Looking to “build a bridge between smart devices and gaming consoles.”

Nintendo / Mario Kart 8

Japan video game maker Nintendo and online gaming firm DeNA are teaming up to develop smartphone games featuring the likes of Super Mario, in a bid to retain users increasingly shunning their console and browser-based games.

The two companies said on Tuesday that they would buy 22 billion yen ($181.4 million) worth of shares in each other as part of a capital and product tie-up. As a result, Nintendo will acquire a 10 percent stake in DeNA, while DeNA will acquire a 1.2 percent stake in Nintendo.

The companies will jointly develop and operate gaming apps, including those with Nintendo’s iconic game characters, for smartphones. They will also launch later this year an online membership service accessible on mobile devices and Nintendo’s existing 3DS portable system and its Wii U console.

“This will allow us to build a bridge between smart devices and gaming consoles,” Nintendo President Satoru Iwata told reporters. “It doesn’t mean smart devices will eat away at gaming consoles; it will create an entirely new type of demand.”

Analysts have long called on Nintendo to shift its focus to mobile devices after losing customers to both smartphone gaming app makers and console rivals like PlayStation maker Sony and Xbox maker Microsoft.

Nintendo had long resisted such pressure, pinning hopes on making hits out of games such as Mario Kart 8, but earlier this year, it halved its operating earnings target for the fiscal year through March to 20 billion yen ($169 million), citing weak sales of its 3DS handheld device in the year-end holiday season.

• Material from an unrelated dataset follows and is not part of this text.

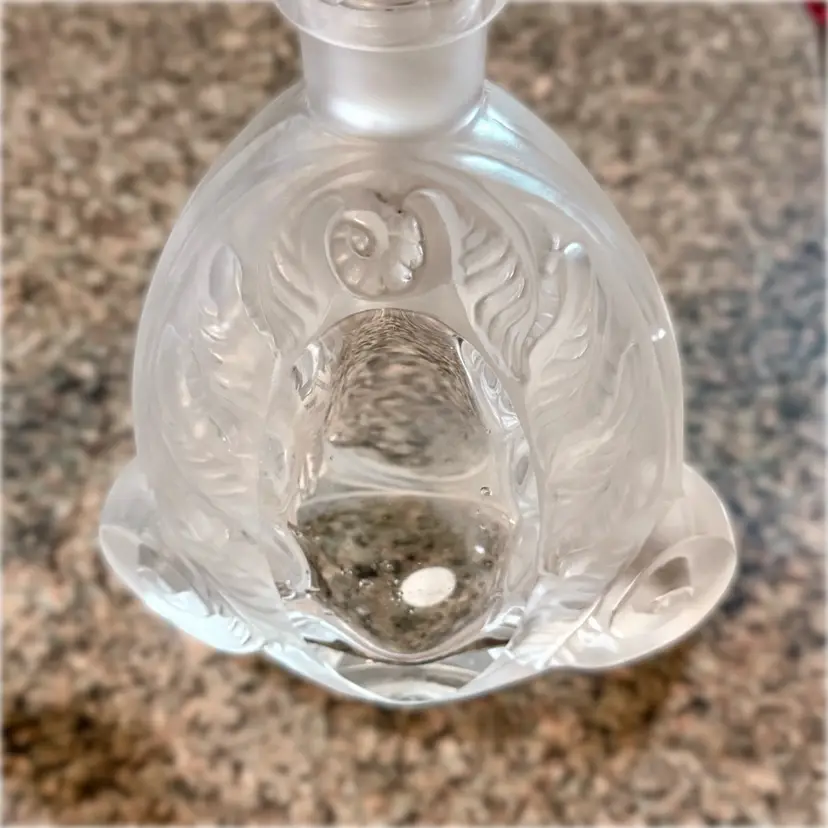 !fReE sHiPpInG! Vintage Art Deco Clear Ingrid Bohemian Glass Decanter **GLOWS**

DeNA, which grew from a startup launched in 1999 to a major online gaming company, has also lost its momentum in the past two years as users moved on to more popular gaming apps. DeNA mainly develops games played on browsers.

As a result of the capital alliance, Nintendo will become the second-largest shareholder of DeNA after its founder, Tomoko Namba, who has a 13.1 percent stake.